Please transcribe, word for word, the stretch of the entries below from the line containing "this 640×480 image." through the line containing "dented rear door [438, 95, 564, 268]". Include both of those lines and nothing outside them.
## Begin Excerpted records
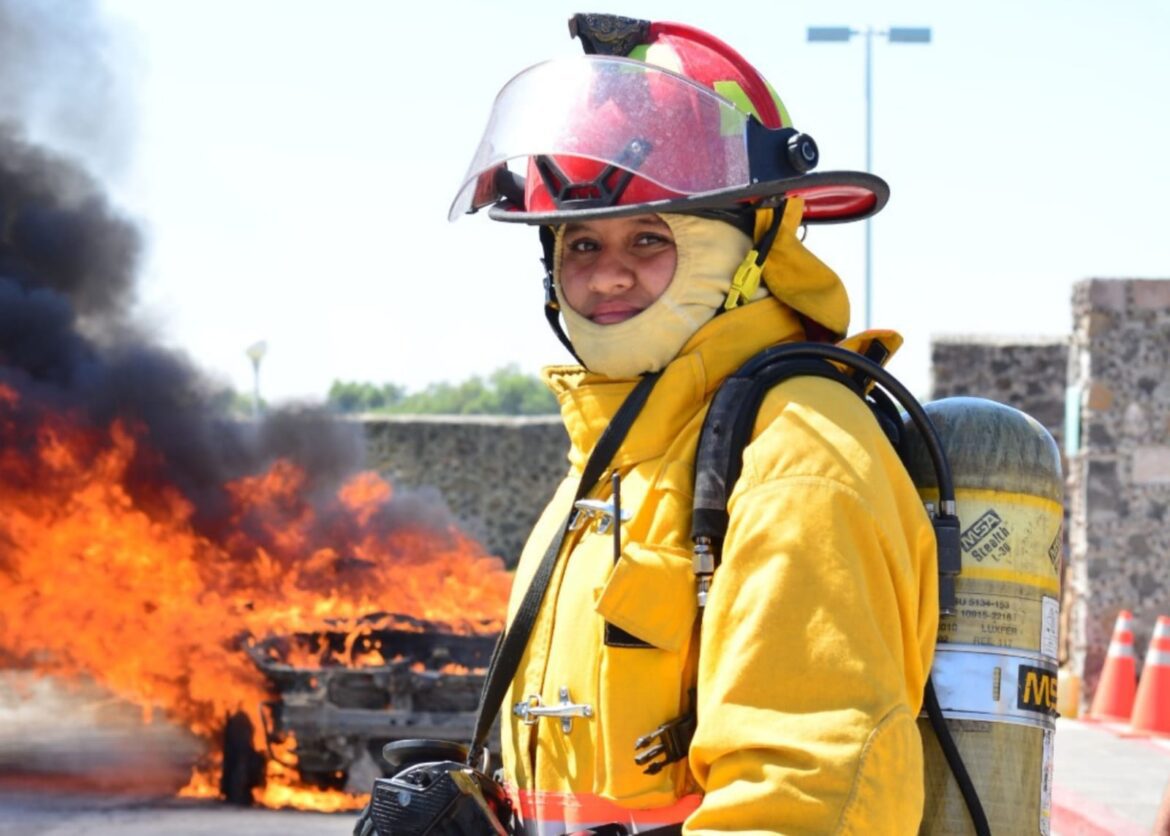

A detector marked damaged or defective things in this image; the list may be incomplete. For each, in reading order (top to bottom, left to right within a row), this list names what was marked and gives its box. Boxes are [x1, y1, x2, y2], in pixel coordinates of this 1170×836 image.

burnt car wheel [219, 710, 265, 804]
## End Excerpted records
## Begin Excerpted records
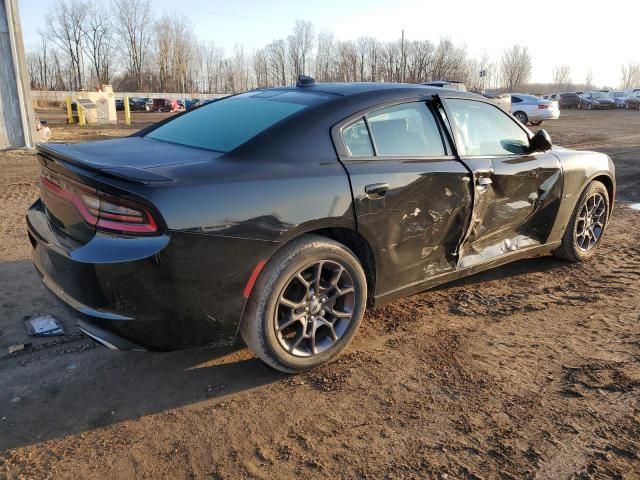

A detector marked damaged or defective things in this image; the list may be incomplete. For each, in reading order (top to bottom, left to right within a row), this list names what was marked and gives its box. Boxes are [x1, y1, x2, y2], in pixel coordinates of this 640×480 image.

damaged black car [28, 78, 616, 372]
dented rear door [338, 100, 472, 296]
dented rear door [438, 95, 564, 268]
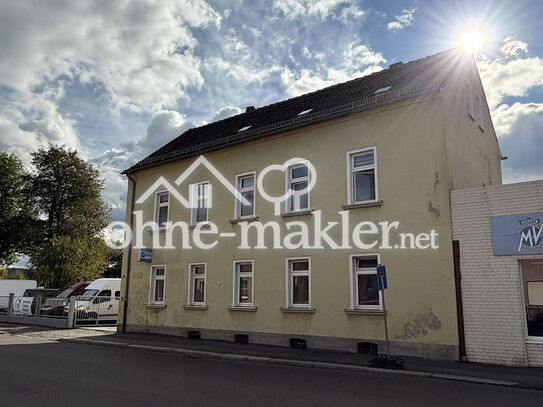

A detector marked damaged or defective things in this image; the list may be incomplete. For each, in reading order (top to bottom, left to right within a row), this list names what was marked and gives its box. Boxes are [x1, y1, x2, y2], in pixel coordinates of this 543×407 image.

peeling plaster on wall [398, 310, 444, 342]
## End Excerpted records
## Begin Excerpted records
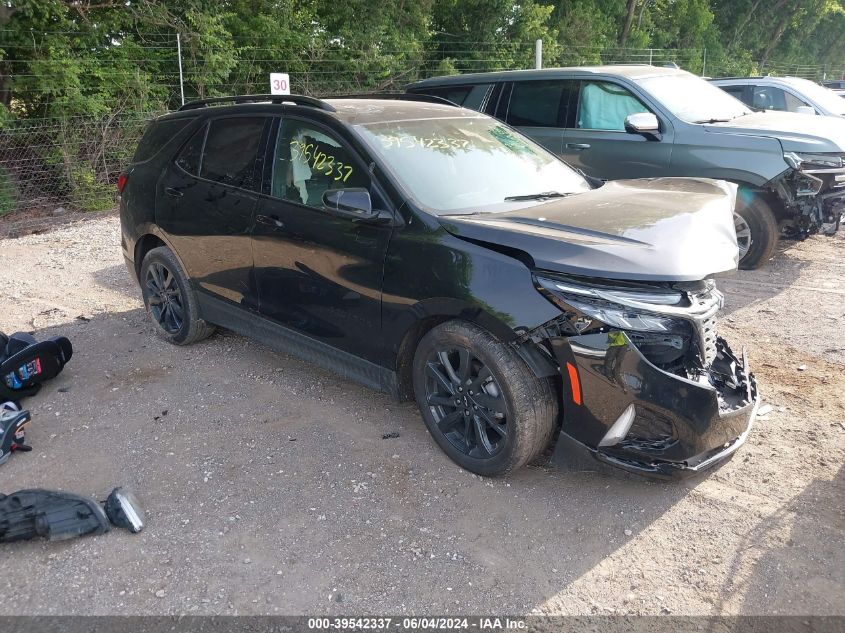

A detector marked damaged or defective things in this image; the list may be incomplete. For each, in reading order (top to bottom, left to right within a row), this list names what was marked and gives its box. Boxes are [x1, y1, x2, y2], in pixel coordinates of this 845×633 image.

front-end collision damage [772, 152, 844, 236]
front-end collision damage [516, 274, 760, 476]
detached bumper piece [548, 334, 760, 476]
## End Excerpted records
• Task answer:
A detector marked damaged or defective things in this image; the list may be incomplete. For each, in reading order (top to bottom, left to right within a row), this list names what was marked and gives its box. Boxes are [x1, y1, x2, y2], in pixel coordinates of this 640×480 image.

damaged black car [28, 78, 616, 372]
dented rear door [338, 100, 472, 296]
dented rear door [438, 95, 564, 268]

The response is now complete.